Bekerja untuk Membantu bukan Melanggar Lalu Lintas

Lahan parkir Pak Jamal di Jalur Puncak.
Sumber :

VIVA.co.id – Di tengah gemericik suara hujan yang turun di kawasan wisata Puncak, Bogor, seorang pria yang sudah berumur dengan berseragam celana coklat, topi abu-abu, kemeja putih dan dibalut rompi petugas polisi justru sibuk dengan tugasnya mengatur parkiran di pinggir Jalan Raya Puncak KM 77 Cisarua, Bogor. Tampak wajah yang begitu senang menyapa pengendara motor yang hendak parkir di lahan parkirnya.

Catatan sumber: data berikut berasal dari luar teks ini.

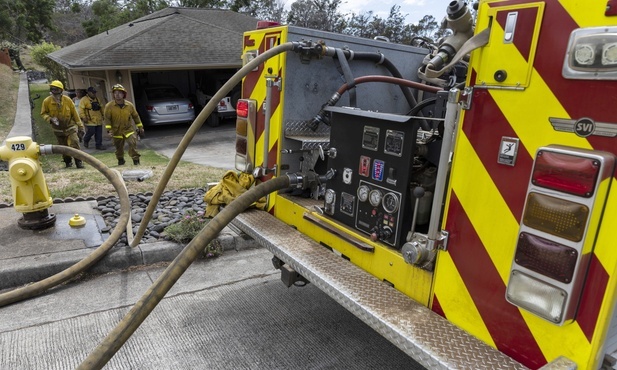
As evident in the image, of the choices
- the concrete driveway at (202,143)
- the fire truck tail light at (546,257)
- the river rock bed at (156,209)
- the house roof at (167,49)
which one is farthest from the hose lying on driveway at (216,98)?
the house roof at (167,49)

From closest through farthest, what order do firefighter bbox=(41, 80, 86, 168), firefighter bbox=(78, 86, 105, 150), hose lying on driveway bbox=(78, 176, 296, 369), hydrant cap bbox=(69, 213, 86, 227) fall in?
hose lying on driveway bbox=(78, 176, 296, 369) < hydrant cap bbox=(69, 213, 86, 227) < firefighter bbox=(41, 80, 86, 168) < firefighter bbox=(78, 86, 105, 150)

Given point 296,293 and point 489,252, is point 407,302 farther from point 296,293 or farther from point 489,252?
point 296,293

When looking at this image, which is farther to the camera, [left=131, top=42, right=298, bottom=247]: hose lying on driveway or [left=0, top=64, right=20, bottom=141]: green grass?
[left=0, top=64, right=20, bottom=141]: green grass

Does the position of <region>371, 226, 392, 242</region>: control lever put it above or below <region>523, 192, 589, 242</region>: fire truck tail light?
below

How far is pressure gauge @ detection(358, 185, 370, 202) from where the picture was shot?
8.05 ft

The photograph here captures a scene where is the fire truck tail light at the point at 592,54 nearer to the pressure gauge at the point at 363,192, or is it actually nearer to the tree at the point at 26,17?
the pressure gauge at the point at 363,192

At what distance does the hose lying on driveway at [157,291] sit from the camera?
204cm

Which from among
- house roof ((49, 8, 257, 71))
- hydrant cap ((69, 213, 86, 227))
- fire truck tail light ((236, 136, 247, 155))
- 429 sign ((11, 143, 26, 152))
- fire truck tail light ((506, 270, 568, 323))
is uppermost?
house roof ((49, 8, 257, 71))

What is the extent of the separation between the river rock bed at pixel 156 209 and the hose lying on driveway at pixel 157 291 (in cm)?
188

Tukang Parkir yang Minta Uang THR Rp15 Ribu di Minimarket Karawang Minta Maaf

Pria berusia 40 tahun itu bernama lengkap Jamaludin. Ia merupakan ayah dari tiga orang anak, dari pernikahan dengan istrinya yang bernama Handayani. Menurutnya, ia telah bertugas sebagai tukang parkir di Jalan Raya Puncak sejak 15 tahun yang lalu. “Saya bekerja sebagai tukang parkir di sini sekitar 15 tahun yang lalu, setelah memiliki satu anak. Tugas saya di sini bukan hanya memakirkan kendaraan, kadang saya juga membantu warga untuk menyeberang jalan,” ucapnya sambil tersenyum.

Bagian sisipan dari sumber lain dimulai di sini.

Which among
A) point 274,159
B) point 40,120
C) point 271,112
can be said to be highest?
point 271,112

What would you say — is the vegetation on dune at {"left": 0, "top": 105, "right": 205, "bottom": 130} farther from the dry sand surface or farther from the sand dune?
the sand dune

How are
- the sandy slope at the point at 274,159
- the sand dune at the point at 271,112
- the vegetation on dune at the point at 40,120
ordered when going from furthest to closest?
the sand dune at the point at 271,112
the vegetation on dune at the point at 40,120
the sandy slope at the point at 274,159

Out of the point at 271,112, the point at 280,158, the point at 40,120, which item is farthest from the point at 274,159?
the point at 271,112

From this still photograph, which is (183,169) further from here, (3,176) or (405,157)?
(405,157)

Di kawasan wisata Puncak sendiri area parkir di pinggir jalan raya sangat mudah ditemui. Dari mulai keluar Tol Jagorawi hingga ke daerah Cipanas. Hal tersebut sangat berarti bagi warga sekitar. Karena memunculkan ‘lahan kerja’ bagi mereka yang tidak memiliki pekerjaan tetap seperti halnya Pak Jamaludin.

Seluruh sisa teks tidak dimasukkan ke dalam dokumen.